WHAT YOU WILL DO: Where the line containing "Young African American" appears, end the copy there, keeping that line; start from the first line of the entries, copy exactly, and omit pictures.

SUPPLIED INFORMATION:
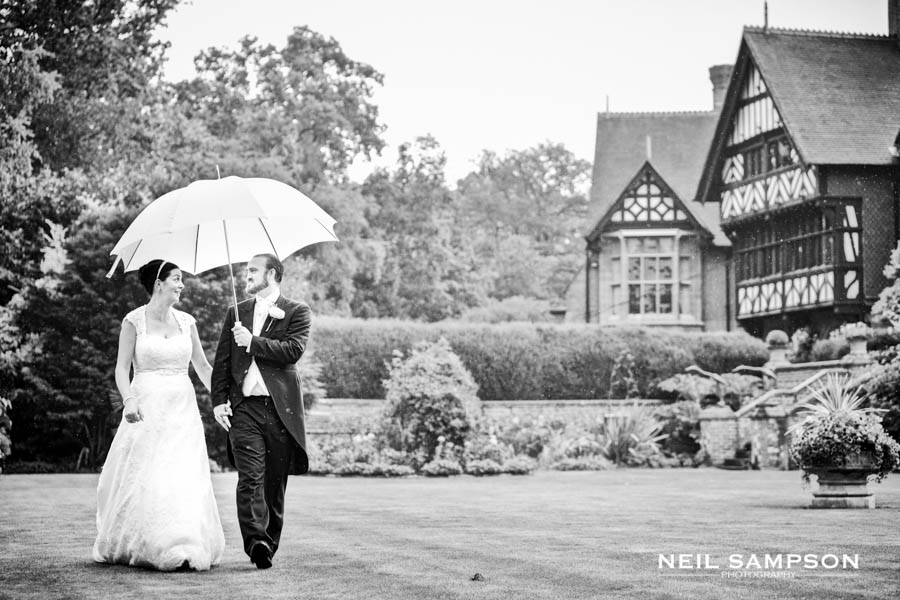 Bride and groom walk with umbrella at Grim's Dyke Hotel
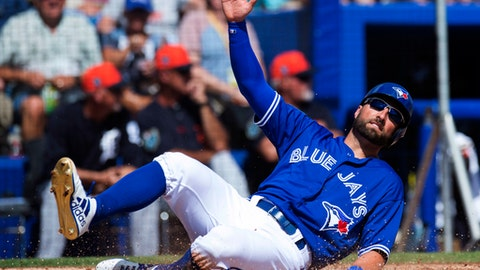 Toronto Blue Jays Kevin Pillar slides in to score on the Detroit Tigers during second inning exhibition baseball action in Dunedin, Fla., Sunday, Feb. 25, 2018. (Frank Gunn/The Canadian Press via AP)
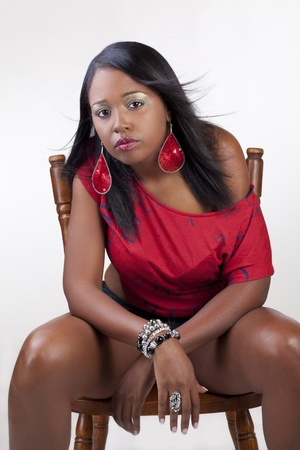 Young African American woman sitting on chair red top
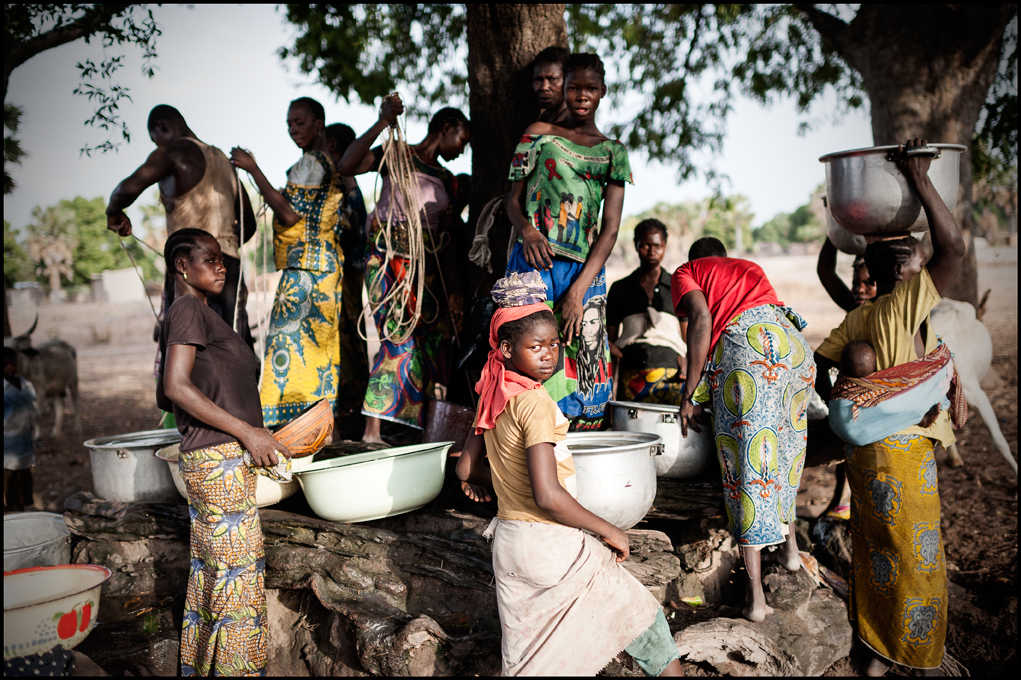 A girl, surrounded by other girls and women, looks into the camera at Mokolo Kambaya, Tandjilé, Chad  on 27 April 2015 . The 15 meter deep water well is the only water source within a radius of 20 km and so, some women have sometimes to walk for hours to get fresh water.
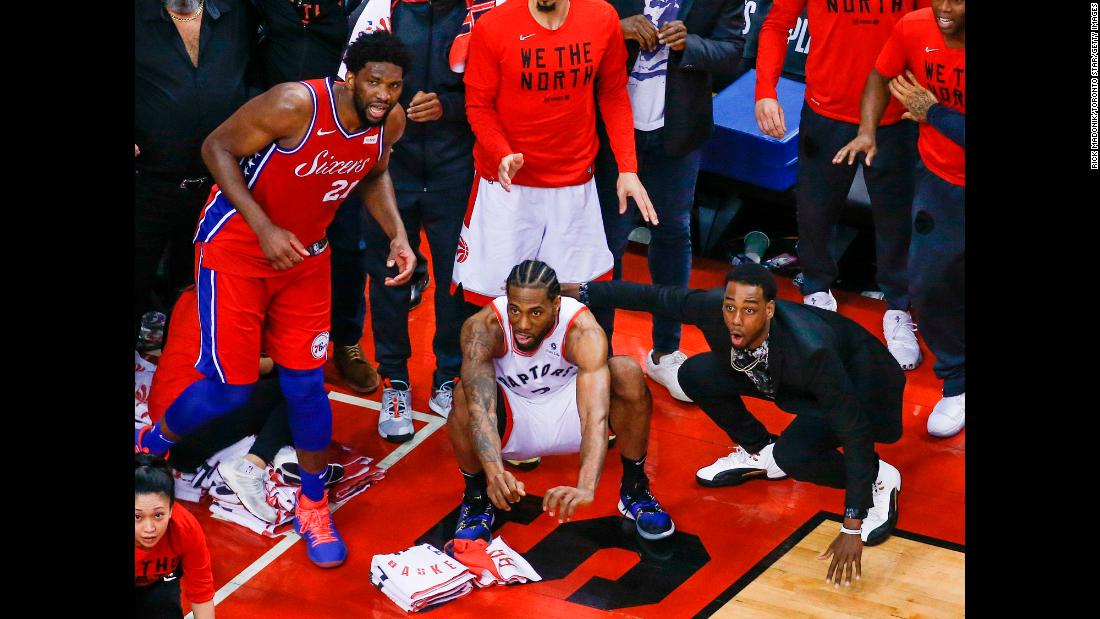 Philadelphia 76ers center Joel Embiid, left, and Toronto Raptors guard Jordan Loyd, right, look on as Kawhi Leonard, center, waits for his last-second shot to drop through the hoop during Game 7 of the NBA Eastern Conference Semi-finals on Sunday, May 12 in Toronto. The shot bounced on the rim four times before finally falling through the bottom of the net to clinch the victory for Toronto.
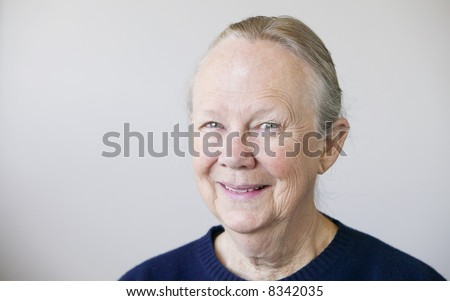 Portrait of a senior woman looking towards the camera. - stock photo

PROBLEM SOLUTION:
 Bride and groom walk with umbrella at Grim's Dyke Hotel
 Toronto Blue Jays Kevin Pillar slides in to score on the Detroit Tigers during second inning exhibition baseball action in Dunedin, Fla., Sunday, Feb. 25, 2018. (Frank Gunn/The Canadian Press via AP)
 Young African American woman sitting on chair red top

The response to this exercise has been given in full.